→ DIRECTIVES:
1. From the article on the Thai vote count, return the passage that begins with the words containing "BANGKOK – The" and ends with "were deeply flawed.".
2. Decide whether each statement below agrees with the article on the Thai vote count, answering yes or no and quoting the words of the article that settle it. (a) The observers found that voting on Election Day went smoothly. (b) The general election took place on March 24. (c) The military regime has governed Thailand since a coup in 2010.

------ TEXT PROVIDED ------

Thai Vote Count ‘Deeply Flawed,’ International Observers Say

BANGKOK – The international observation mission granted accreditation to monitor the March 24 general election in Thailand said on Tuesday that although polling was generally transparent and orderly, the tabulation and consolidation of ballots were deeply flawed.

The Asian Network for Free Elections (ANFREL) said in a preliminary report that “voting processes on Election Day ran smoothly, albeit characterized by some variances in the implementation of procedures which did not significantly impact the quality of voter experience or the integrity of the ballot.”

However, ANFREL said the “tabulation and consolidation of ballots were deeply flawed, which led to an announcement of some preliminary results that were wildly inaccurate on election night” which damaged the “perceived integrity of the general election.”

It also pointed out concerns during the campaign period, such as allegations of vote buying and a “broad and deep” abuse of government resources to benefit the Palang Pracharat party, which supports the military regime that has governed the country since the coup of 2014.

The organization also said that the legal framework for the election “contains a variety of undemocratic provisions which tilt the electoral playing field, provide the unelected National Council for Peace and Order (NCPO) with extraordinary powers which continue up to, and in some areas beyond, the formation of a new government, and impose restrictions on the fundamental freedoms of expression and assembly.”

------ DATA SHOWN ------

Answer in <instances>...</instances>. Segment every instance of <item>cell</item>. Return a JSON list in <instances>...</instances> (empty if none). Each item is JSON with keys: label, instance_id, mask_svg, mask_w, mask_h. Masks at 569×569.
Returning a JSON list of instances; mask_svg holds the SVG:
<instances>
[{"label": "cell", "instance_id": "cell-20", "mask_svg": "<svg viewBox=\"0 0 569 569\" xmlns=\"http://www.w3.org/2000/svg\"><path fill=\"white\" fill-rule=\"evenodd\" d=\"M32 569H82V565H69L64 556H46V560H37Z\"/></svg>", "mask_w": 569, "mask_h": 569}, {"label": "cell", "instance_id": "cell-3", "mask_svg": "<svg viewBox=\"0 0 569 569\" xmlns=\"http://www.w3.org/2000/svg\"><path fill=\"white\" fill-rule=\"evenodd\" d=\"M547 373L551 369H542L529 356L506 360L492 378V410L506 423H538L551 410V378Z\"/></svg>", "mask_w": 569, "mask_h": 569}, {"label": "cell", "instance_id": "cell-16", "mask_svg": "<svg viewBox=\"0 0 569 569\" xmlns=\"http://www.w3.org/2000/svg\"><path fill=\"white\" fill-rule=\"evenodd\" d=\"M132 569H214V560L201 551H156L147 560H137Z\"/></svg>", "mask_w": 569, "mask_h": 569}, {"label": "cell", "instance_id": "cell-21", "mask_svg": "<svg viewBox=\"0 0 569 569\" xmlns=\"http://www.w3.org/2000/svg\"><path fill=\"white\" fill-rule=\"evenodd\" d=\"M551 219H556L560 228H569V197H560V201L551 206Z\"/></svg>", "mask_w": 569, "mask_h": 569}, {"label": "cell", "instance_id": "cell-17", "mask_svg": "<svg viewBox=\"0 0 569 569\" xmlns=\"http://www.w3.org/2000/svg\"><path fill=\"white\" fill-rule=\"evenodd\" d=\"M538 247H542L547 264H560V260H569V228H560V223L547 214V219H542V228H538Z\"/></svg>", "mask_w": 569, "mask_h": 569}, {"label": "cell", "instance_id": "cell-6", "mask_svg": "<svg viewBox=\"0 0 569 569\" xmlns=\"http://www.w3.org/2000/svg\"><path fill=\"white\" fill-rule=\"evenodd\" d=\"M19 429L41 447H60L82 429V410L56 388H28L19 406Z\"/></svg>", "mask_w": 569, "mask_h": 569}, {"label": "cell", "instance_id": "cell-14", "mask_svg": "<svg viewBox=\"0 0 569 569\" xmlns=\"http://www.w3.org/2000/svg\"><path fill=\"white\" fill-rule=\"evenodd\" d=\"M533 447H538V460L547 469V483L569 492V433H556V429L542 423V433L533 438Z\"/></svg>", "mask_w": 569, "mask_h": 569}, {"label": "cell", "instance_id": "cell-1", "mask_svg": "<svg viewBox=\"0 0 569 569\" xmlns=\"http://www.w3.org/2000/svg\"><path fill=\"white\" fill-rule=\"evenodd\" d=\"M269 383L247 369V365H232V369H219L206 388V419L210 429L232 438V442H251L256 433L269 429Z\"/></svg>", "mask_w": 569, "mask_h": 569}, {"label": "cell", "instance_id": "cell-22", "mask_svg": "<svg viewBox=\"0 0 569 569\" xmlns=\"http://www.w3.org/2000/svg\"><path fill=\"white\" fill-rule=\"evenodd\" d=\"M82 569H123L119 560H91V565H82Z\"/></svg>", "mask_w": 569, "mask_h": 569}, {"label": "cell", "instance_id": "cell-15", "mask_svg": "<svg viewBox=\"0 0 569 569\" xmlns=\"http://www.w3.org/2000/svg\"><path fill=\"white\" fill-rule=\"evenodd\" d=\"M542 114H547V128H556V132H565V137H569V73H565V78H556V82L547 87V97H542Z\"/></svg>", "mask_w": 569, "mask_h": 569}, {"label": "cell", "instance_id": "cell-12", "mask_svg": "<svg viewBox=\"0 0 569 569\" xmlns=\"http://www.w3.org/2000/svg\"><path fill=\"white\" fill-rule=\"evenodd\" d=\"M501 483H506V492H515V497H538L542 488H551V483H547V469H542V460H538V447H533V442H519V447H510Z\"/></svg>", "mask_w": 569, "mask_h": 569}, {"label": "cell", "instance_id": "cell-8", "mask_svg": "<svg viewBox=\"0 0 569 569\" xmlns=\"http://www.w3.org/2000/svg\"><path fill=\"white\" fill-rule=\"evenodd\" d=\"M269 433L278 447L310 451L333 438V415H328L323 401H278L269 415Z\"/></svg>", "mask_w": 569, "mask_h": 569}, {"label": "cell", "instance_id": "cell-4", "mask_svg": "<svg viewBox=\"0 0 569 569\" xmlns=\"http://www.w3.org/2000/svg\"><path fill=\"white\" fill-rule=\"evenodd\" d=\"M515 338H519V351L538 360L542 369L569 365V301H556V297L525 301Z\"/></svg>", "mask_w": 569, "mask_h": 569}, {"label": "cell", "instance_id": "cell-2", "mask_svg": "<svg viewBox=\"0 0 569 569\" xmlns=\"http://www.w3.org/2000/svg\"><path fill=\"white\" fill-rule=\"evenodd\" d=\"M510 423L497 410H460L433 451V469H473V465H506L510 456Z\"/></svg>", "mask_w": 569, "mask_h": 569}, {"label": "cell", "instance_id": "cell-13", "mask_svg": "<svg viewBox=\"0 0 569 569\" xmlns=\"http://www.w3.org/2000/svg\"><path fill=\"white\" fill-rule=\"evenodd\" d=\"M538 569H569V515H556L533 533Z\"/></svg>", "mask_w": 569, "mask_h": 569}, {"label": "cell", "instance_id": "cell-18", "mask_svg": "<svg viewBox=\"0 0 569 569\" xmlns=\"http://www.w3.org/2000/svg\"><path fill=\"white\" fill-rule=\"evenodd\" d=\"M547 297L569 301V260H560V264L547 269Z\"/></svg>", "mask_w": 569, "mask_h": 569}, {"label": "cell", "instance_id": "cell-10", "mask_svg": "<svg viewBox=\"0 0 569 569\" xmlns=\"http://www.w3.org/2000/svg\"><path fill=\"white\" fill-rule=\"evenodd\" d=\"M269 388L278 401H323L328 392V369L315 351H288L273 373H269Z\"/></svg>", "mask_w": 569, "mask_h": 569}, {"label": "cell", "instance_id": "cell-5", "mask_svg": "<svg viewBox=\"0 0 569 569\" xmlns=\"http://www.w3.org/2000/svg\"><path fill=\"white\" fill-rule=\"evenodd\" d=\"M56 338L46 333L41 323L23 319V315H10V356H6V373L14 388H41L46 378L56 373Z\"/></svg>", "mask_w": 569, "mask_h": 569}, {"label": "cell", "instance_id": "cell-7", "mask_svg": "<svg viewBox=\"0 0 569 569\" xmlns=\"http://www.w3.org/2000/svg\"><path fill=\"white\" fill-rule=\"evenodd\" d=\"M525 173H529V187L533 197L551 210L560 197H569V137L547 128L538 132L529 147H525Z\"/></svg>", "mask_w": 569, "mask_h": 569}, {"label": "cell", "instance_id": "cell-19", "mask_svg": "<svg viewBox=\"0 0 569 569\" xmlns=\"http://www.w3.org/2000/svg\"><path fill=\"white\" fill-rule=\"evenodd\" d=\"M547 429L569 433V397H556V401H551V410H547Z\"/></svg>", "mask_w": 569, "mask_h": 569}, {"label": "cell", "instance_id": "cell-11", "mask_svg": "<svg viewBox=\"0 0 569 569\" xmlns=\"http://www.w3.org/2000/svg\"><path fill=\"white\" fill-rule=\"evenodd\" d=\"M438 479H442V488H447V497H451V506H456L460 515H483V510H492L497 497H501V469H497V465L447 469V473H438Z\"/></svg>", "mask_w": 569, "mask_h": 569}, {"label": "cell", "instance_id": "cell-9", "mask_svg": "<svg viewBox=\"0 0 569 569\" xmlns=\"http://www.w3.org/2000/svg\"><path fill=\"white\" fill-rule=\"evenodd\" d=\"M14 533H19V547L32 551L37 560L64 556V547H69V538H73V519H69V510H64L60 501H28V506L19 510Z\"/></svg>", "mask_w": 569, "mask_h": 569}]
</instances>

------

→ ANSWERS FOR THE EXERCISE:
1.
BANGKOK – The international observation mission granted accreditation to monitor the March 24 general election in Thailand said on Tuesday that although polling was generally transparent and orderly, the tabulation and consolidation of ballots were deeply flawed.

2.
(a) Yes: "voting processes on Election Day ran smoothly"
(b) Yes: "the March 24 general election"
(c) No: "the military regime that has governed the country since the coup of 2014"